Farmers are doing their part

Like any industry, best management practices (BMPs) on farming operations take time to develop and implement. Through numerous conservation practices, Maryland farmers are stewards of the land, water and air. In the past few years, they have implemented a variety of conservation programs and practices on their farms, including cover crops, irrigation management, nutrient management plans, etc.

Planting cover crops is one conservation practice farmers in Maryland use to sustain Maryland’s environment. Planted after the fall harvest, cover crops help to absorb unused plant nutrients that remain in the soil and prevent erosion over the winter months. Cover crops improve soil productivity and protect water quality in the Chesapeake Bay and its tributaries.

Maryland farmers also practice the conservation method of irrigation management to determine and control the volume, frequency and application rate of irrigation water in a planned, efficient manner. By increasing our irrigated acres, we’re securing long-term benefits to the environment.  Irrigation allows farmers to apply specific nutrients to certain areas of their crops as they grow through the season.

This enables the crop to utilize all the nutrients and virtually eliminate the risk associated with a drought.  Research has proven irrigated crops actually mine the soil of nutrients, thus helping reduce the issues of legacy phosphorous.

Governors and farmers did act- Nutrient Management Plans and Funding

Farm-specific nutrient management plans ensure that our farmers are applying the correct amount and form of plant nutrients for optimum yield and minimum impact on water quality. These plans were mandate by the state in 1998, under Gov. Paris Glendening.

Nutrient Management Plans are especially important for Maryland farmers because they are in the Chesapeake Bay watershed and want to make sure the bay is clean and sustainable. These plans reduce the potential for nutrients to wash or infiltrate into water supplies and protect Bay water quality by preventing over-application of commercial fertilizers and animal manure. Nutrient Management plans are tested and updated every three years to stay current with farmland and scientific research.

Furthermore, Governors Ehrlich and O’Malley made sure additional resources were made available to the farming community to implement additional BMPs including cover crops, manure storage, and streamline fencing.

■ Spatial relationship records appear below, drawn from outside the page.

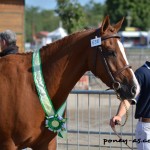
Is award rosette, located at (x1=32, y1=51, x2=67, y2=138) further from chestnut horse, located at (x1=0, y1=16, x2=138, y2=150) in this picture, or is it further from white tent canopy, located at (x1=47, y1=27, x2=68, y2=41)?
white tent canopy, located at (x1=47, y1=27, x2=68, y2=41)

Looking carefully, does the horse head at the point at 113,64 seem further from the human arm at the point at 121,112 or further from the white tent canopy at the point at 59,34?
the white tent canopy at the point at 59,34

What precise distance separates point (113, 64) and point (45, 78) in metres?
0.77

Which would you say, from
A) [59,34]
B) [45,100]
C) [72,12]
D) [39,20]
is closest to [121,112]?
[45,100]

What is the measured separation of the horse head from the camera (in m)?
4.65

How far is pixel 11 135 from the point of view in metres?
4.97

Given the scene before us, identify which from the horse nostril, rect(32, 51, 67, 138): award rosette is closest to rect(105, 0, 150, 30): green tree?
rect(32, 51, 67, 138): award rosette

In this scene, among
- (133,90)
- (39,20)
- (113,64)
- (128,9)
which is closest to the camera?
(133,90)

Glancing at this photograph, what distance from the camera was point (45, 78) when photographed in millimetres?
5047

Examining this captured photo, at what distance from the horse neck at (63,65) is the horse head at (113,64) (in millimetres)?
165

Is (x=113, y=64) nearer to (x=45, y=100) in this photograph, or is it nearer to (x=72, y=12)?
(x=45, y=100)

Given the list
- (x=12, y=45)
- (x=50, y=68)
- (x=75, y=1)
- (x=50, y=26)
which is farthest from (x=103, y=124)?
(x=50, y=26)

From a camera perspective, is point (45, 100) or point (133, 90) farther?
point (45, 100)

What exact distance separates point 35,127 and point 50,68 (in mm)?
636

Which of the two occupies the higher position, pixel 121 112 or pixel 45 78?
pixel 45 78
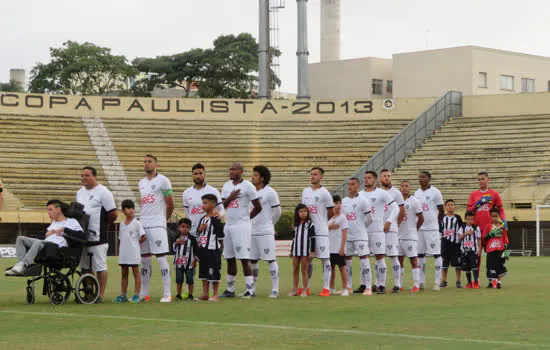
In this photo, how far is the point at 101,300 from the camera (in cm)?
1515

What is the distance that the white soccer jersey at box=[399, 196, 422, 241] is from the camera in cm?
1862

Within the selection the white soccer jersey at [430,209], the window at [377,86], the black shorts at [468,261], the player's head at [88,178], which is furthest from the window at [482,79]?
the player's head at [88,178]

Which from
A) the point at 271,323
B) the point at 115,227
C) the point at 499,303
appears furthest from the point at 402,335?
the point at 115,227

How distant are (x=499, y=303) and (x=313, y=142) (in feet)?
127

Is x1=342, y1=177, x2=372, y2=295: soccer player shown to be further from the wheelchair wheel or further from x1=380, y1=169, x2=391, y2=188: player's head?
the wheelchair wheel

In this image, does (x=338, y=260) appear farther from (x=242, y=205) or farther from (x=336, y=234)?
(x=242, y=205)

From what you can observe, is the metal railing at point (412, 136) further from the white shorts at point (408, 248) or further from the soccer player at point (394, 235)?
the soccer player at point (394, 235)

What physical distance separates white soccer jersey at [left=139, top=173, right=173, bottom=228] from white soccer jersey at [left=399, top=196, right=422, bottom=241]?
5.08 meters

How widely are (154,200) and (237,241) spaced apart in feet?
4.98

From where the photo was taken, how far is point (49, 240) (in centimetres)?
1475

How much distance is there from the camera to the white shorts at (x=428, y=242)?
1912cm

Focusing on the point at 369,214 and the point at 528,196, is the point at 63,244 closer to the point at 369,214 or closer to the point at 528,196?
the point at 369,214

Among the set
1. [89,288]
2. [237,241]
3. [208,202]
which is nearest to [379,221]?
[237,241]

Farmers are moving forward

The most recent analysis by the EPA Chesapeake Bay Program office shows that Maryland is on target to meet the 2025 Bay restoration goals. In fact, we are ahead of schedule.

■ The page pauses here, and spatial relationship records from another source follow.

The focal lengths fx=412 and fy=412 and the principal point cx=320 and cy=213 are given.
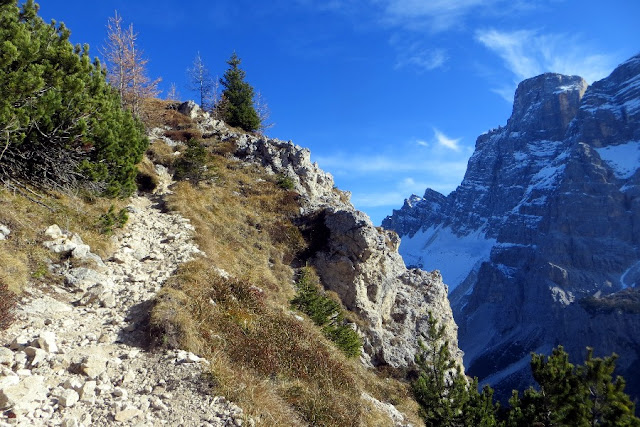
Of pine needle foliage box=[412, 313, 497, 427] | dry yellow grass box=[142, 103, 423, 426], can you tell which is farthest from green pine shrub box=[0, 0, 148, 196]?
pine needle foliage box=[412, 313, 497, 427]

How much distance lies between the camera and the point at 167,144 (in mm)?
30438

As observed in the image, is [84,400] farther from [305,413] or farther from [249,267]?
[249,267]

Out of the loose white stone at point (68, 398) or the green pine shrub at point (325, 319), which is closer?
the loose white stone at point (68, 398)

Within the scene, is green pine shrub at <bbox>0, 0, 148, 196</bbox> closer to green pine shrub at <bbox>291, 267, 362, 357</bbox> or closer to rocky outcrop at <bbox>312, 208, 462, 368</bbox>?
green pine shrub at <bbox>291, 267, 362, 357</bbox>

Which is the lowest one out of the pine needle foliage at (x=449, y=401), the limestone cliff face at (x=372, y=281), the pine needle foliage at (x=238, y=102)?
the pine needle foliage at (x=449, y=401)

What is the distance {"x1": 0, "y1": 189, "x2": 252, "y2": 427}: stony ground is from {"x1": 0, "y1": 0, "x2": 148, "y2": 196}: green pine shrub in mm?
3141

A look at the agricultural sector shows that Maryland farmers are reducing nitrogen, phosphorus and sediment.

“According to our Maryland progress data, we achieved our 2013 milestone reduction targets for nitrogen, phosphorus and sediment pollution,” said former Maryland Department of the Environment Secretary Robert M. Summers, last year. “In fact, Maryland finished more than 3.5 million pounds reduced ahead of schedule for nitrogen, nearly 147,000 pounds reduced ahead of schedule for phosphorus and nearly 90 million pounds reduced ahead of schedule for sediment which places us on the right trajectory to reach our 2017 and 2025 goals

Farmers are now faced with the PMT and its implementation. High risk fields will be addressed immediately. Over the next seven years, phosphorus use on cropland in the medium and low risk categories will be scaled back as the agronomic and economic impacts continue to be evaluated. Critical to the implementation of the new phosphorus program is the development of alternative use or treatment technologies.

Maryland farmers look forward to working with Gov. Hogan and legislative leaders to bring new technologies for alternative use to fruition in Maryland. They know action must be taken by farmers so that we can continue to be leaders in conservation practices that protect the Bay. Maryland farmers have been ahead of schedule at every point in the Bay restoration progress evaluation. We have reduced phosphorus use tenfold over the last decade and continue to be leaders in Bay Restoration.